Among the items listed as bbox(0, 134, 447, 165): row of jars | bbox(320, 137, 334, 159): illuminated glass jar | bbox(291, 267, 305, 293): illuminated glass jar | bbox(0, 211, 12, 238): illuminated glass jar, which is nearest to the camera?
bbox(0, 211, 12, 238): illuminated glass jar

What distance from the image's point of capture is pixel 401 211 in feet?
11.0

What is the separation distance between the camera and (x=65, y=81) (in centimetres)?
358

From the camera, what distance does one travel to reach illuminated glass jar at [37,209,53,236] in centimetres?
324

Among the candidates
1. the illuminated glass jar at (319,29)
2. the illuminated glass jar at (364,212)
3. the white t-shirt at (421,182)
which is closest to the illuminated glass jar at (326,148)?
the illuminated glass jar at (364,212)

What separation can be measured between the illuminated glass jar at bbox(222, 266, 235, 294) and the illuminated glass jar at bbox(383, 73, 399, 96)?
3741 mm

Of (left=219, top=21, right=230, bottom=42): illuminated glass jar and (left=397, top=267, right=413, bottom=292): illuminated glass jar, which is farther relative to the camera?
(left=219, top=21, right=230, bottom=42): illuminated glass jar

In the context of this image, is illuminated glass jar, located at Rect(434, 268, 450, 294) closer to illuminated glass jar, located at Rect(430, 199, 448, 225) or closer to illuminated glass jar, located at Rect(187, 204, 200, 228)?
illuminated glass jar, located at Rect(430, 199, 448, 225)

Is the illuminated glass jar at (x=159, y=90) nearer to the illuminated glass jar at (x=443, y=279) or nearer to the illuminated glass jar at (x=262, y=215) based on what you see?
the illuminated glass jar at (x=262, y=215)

* _STATED PROBLEM_:
Copy out exactly the lines between the line with "What distance from" and the last line of the entries, counting both of those lines.

* _PROBLEM SOLUTION_:
What distance from the image's point of capture is pixel 401 211 in feet?
11.0

What is the separation distance between the camera and (x=65, y=81) (in centimetres)?
358

From the camera, what distance does one travel to reach illuminated glass jar at [37,209,53,236] in centimetres?
324

Among the candidates
1. the illuminated glass jar at (319,29)
2. the illuminated glass jar at (364,212)
3. the white t-shirt at (421,182)
which is closest to the illuminated glass jar at (326,148)?
the illuminated glass jar at (364,212)

What separation can be measured between the illuminated glass jar at bbox(222, 266, 235, 294) and the illuminated glass jar at bbox(383, 73, 399, 96)?
3741 mm

Of (left=219, top=21, right=230, bottom=42): illuminated glass jar and (left=397, top=267, right=413, bottom=292): illuminated glass jar, which is farther relative to the camera?
(left=219, top=21, right=230, bottom=42): illuminated glass jar

In the context of this image, is illuminated glass jar, located at Rect(434, 268, 450, 294) closer to illuminated glass jar, located at Rect(430, 199, 448, 225) or closer to illuminated glass jar, located at Rect(187, 204, 200, 228)?
illuminated glass jar, located at Rect(430, 199, 448, 225)

Is the illuminated glass jar at (x=159, y=90) nearer to the illuminated glass jar at (x=443, y=279) or nearer to the illuminated glass jar at (x=262, y=215) based on what you see?
the illuminated glass jar at (x=262, y=215)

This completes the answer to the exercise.